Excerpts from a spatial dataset

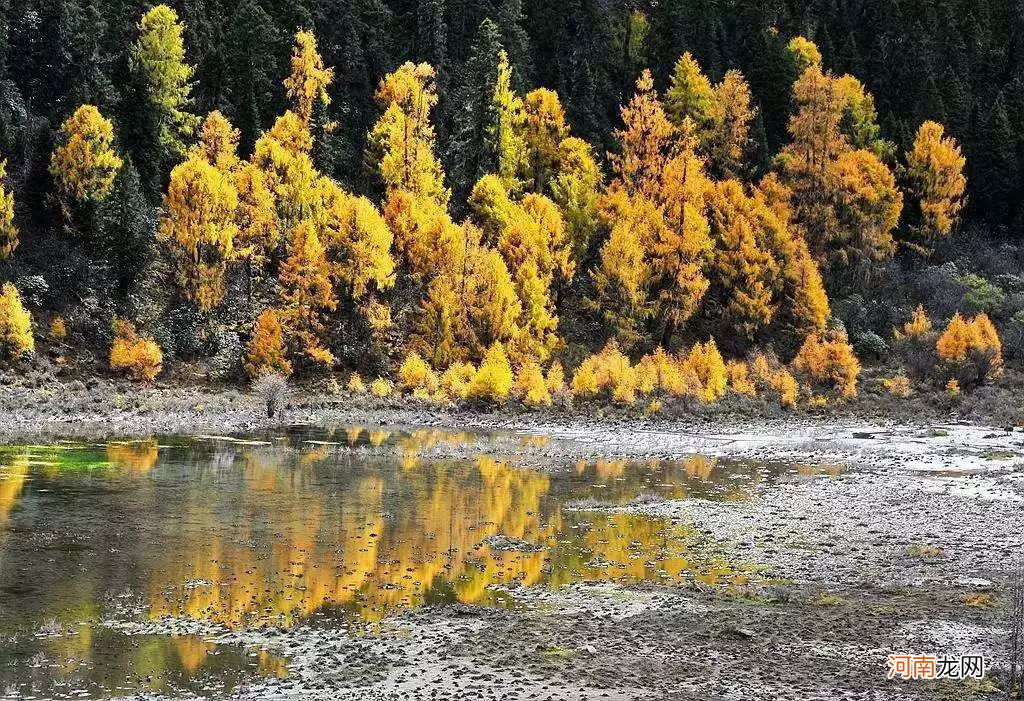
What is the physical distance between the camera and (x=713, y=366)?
157 ft

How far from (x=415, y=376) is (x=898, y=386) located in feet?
77.2

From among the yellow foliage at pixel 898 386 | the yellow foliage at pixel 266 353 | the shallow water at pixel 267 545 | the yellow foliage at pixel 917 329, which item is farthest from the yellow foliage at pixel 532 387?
the yellow foliage at pixel 917 329

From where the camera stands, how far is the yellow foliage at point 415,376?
157 ft

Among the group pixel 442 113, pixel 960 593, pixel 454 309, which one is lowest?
pixel 960 593

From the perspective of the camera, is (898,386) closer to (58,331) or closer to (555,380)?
(555,380)

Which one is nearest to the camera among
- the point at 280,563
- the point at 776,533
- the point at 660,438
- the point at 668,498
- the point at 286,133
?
the point at 280,563

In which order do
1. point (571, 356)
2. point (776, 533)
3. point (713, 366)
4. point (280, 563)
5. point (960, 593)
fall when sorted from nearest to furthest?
point (960, 593), point (280, 563), point (776, 533), point (713, 366), point (571, 356)

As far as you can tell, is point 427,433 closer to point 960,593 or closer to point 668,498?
point 668,498

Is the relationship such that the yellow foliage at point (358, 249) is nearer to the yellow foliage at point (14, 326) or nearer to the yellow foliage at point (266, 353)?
the yellow foliage at point (266, 353)

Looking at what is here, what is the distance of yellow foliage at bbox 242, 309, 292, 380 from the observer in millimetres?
48000

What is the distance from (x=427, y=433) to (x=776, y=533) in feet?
65.5

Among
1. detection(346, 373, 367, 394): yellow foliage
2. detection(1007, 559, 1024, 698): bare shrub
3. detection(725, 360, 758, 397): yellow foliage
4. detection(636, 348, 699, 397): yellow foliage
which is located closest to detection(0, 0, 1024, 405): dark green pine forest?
detection(346, 373, 367, 394): yellow foliage

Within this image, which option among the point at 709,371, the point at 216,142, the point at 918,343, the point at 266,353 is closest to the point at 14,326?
the point at 266,353

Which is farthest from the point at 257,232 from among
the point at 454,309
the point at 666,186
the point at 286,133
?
the point at 666,186
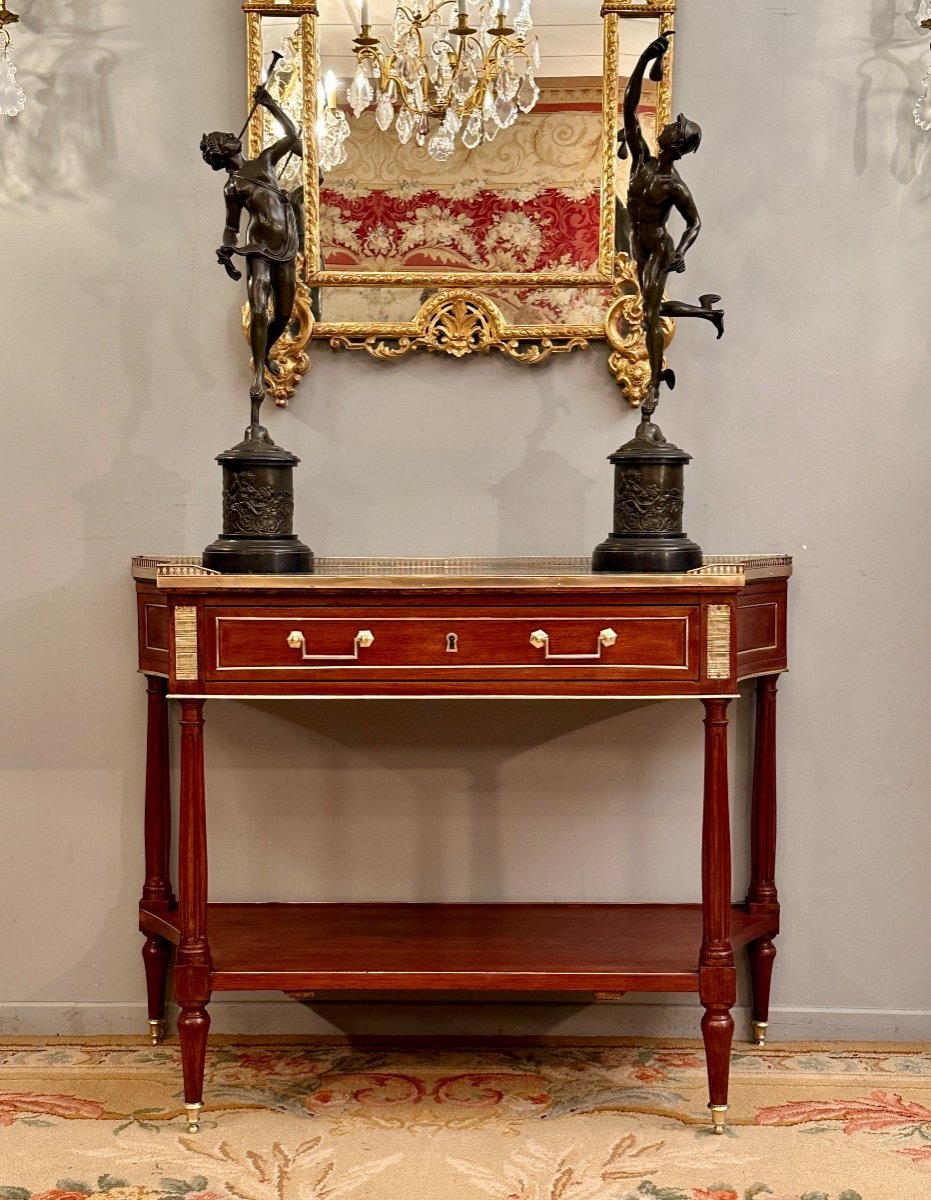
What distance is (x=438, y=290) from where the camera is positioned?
2.88m

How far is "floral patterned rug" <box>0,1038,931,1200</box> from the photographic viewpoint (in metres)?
2.23

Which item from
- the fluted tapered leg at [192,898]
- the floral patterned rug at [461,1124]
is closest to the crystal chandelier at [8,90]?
the fluted tapered leg at [192,898]

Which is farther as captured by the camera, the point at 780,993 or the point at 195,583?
the point at 780,993

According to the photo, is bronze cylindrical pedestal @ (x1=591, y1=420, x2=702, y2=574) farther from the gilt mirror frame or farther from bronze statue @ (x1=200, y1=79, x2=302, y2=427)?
bronze statue @ (x1=200, y1=79, x2=302, y2=427)

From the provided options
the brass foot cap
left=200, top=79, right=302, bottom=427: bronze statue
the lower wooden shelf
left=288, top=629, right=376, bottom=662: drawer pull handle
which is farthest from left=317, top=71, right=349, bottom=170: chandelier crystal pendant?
the brass foot cap

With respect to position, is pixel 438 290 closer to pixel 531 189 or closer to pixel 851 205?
pixel 531 189

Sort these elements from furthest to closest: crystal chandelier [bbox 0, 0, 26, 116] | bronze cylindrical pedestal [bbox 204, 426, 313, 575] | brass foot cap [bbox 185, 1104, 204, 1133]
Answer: crystal chandelier [bbox 0, 0, 26, 116] → bronze cylindrical pedestal [bbox 204, 426, 313, 575] → brass foot cap [bbox 185, 1104, 204, 1133]

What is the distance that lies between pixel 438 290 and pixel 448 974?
1480mm

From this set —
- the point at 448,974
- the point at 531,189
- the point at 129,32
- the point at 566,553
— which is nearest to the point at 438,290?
the point at 531,189

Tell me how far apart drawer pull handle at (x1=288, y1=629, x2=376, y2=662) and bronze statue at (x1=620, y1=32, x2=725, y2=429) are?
74 cm

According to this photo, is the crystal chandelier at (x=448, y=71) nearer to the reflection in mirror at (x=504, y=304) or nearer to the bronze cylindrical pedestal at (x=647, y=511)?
the reflection in mirror at (x=504, y=304)

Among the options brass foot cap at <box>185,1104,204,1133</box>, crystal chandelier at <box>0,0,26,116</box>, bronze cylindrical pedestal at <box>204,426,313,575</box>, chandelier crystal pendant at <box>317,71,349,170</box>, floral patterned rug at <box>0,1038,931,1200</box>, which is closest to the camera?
floral patterned rug at <box>0,1038,931,1200</box>

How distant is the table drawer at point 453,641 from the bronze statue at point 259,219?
1.68 ft

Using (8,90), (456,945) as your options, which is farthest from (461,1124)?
(8,90)
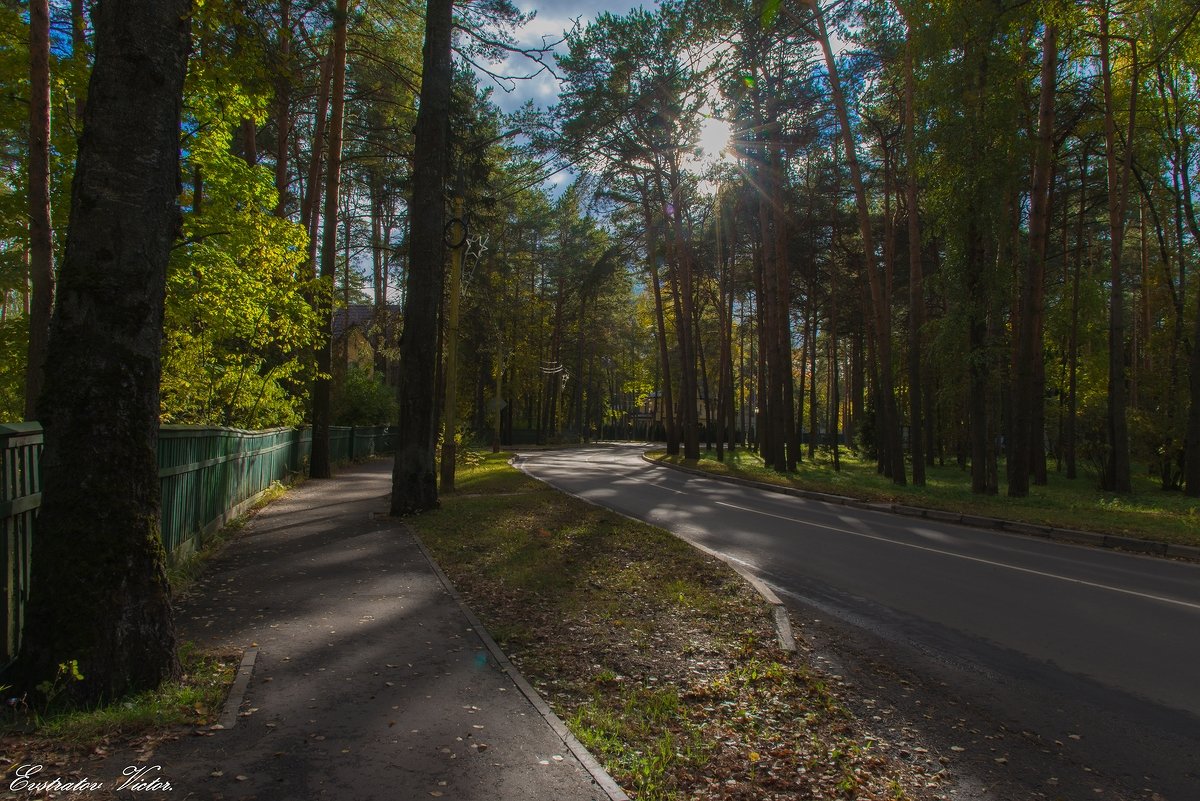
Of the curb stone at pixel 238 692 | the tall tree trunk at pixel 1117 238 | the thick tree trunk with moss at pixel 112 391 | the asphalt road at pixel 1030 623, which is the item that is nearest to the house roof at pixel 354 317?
the asphalt road at pixel 1030 623

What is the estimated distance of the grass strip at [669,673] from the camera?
370cm

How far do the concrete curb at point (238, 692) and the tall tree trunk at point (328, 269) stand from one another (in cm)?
1339

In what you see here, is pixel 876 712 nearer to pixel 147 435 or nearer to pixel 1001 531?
pixel 147 435

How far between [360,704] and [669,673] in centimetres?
206

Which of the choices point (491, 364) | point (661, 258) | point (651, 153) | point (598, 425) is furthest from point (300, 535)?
point (598, 425)

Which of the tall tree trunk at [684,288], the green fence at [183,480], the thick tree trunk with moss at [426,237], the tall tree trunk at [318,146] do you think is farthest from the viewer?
the tall tree trunk at [684,288]

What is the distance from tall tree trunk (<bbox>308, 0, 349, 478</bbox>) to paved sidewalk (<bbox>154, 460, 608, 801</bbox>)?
11.6 m

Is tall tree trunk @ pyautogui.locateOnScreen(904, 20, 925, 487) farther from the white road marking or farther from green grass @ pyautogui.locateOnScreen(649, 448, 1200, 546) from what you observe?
the white road marking

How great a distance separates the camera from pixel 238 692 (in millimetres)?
4340

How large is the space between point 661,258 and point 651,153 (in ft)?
24.0

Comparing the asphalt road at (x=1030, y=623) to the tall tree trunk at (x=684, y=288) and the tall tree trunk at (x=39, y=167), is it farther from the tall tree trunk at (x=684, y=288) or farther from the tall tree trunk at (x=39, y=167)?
the tall tree trunk at (x=684, y=288)

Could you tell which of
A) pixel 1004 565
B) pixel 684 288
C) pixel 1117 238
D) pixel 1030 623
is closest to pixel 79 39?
pixel 1030 623

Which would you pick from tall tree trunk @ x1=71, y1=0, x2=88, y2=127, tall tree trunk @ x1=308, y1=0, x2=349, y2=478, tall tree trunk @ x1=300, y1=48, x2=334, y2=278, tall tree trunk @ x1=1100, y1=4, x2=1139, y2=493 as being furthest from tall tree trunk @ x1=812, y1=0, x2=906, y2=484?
tall tree trunk @ x1=71, y1=0, x2=88, y2=127

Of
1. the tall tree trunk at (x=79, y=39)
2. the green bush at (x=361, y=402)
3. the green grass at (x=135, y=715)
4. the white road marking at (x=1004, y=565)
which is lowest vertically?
the white road marking at (x=1004, y=565)
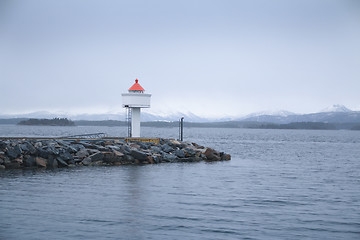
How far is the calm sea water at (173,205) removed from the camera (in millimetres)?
12862

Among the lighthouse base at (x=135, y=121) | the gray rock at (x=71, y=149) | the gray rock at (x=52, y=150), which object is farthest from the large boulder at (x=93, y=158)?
the lighthouse base at (x=135, y=121)

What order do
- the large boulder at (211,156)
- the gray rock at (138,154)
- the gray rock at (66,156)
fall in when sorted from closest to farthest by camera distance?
the gray rock at (66,156)
the gray rock at (138,154)
the large boulder at (211,156)

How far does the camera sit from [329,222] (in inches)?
567

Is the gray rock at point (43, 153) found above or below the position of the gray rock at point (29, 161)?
above

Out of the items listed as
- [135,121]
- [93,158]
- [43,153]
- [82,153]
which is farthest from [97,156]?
[135,121]

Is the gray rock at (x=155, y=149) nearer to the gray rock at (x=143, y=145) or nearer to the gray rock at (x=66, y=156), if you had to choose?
the gray rock at (x=143, y=145)

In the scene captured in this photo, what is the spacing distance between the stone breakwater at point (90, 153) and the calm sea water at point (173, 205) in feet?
6.31

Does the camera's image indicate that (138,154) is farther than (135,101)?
No

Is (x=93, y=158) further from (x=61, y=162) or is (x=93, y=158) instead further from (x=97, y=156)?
(x=61, y=162)

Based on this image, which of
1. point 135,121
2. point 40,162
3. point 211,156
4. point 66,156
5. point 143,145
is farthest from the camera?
point 211,156

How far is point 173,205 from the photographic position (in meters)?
16.6

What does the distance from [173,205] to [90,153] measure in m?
15.3

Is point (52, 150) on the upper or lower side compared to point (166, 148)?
upper

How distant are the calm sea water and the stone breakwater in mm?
1922
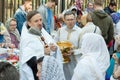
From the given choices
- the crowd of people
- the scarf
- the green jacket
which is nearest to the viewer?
the crowd of people

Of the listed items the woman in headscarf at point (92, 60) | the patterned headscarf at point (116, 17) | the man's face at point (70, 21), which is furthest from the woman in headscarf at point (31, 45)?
the patterned headscarf at point (116, 17)

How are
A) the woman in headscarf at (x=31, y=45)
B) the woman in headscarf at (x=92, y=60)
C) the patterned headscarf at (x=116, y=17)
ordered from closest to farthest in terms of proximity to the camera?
the woman in headscarf at (x=92, y=60) < the woman in headscarf at (x=31, y=45) < the patterned headscarf at (x=116, y=17)

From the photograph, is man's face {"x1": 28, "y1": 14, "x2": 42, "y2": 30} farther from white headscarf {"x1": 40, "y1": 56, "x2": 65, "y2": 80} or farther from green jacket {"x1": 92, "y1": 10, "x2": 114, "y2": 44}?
green jacket {"x1": 92, "y1": 10, "x2": 114, "y2": 44}

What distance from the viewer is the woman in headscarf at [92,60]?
5914 millimetres

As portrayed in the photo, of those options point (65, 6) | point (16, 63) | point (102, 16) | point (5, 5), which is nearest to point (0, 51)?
point (16, 63)

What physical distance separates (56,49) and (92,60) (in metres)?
0.82

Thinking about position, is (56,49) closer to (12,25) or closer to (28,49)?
(28,49)

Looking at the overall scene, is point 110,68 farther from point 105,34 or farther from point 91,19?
point 105,34

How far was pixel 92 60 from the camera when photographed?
6.15m

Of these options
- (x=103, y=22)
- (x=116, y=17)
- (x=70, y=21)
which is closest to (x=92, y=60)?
(x=70, y=21)

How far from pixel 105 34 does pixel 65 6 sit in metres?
4.47

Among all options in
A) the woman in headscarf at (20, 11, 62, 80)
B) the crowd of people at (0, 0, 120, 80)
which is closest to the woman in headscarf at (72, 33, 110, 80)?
the crowd of people at (0, 0, 120, 80)

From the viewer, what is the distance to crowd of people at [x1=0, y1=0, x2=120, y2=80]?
5016 millimetres

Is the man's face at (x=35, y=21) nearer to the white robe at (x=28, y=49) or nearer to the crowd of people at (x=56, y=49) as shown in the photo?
the crowd of people at (x=56, y=49)
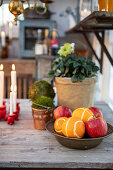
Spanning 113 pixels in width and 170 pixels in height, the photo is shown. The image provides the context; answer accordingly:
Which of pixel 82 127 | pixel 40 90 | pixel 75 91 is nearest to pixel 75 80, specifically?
pixel 75 91

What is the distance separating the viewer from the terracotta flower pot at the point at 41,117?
979 millimetres

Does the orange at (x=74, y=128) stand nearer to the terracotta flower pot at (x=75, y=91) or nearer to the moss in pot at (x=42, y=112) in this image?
the moss in pot at (x=42, y=112)

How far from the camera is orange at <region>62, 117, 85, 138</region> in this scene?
0.79m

OBJECTIVE -
Copy exactly the lines from the one containing "How far from pixel" through the final line of the records above, both included, and leave out any pictures.

RESULT FOR THIS TASK -
How far from pixel 105 34 does pixel 65 6 sit in metres?
4.47

Among all options in
A) the woman in headscarf at (20, 11, 62, 80)
B) the crowd of people at (0, 0, 120, 80)
which is closest to the woman in headscarf at (72, 33, 110, 80)?
the crowd of people at (0, 0, 120, 80)

From the viewer, what is the distance to crowd of people at [x1=0, y1=0, x2=120, y2=80]?
5016 millimetres

Is the man's face at (x=35, y=21) nearer to the white robe at (x=28, y=49) or nearer to the crowd of people at (x=56, y=49) as shown in the photo?
the crowd of people at (x=56, y=49)
Spanning 113 pixels in width and 170 pixels in height, the photo is shown. The image provides the context; answer accordingly:
Which of pixel 82 127 | pixel 40 90 | pixel 75 91 is nearest to pixel 75 80, specifically?
pixel 75 91

What is the distance separating the viewer from the terracotta flower pot at the point at 41,117?
979 millimetres

Does the orange at (x=74, y=128) stand nearer to the terracotta flower pot at (x=75, y=91) or nearer to the moss in pot at (x=42, y=112) in this image?
the moss in pot at (x=42, y=112)

How far from the camera is orange at <region>62, 117, 85, 138</region> in this scene?
0.79m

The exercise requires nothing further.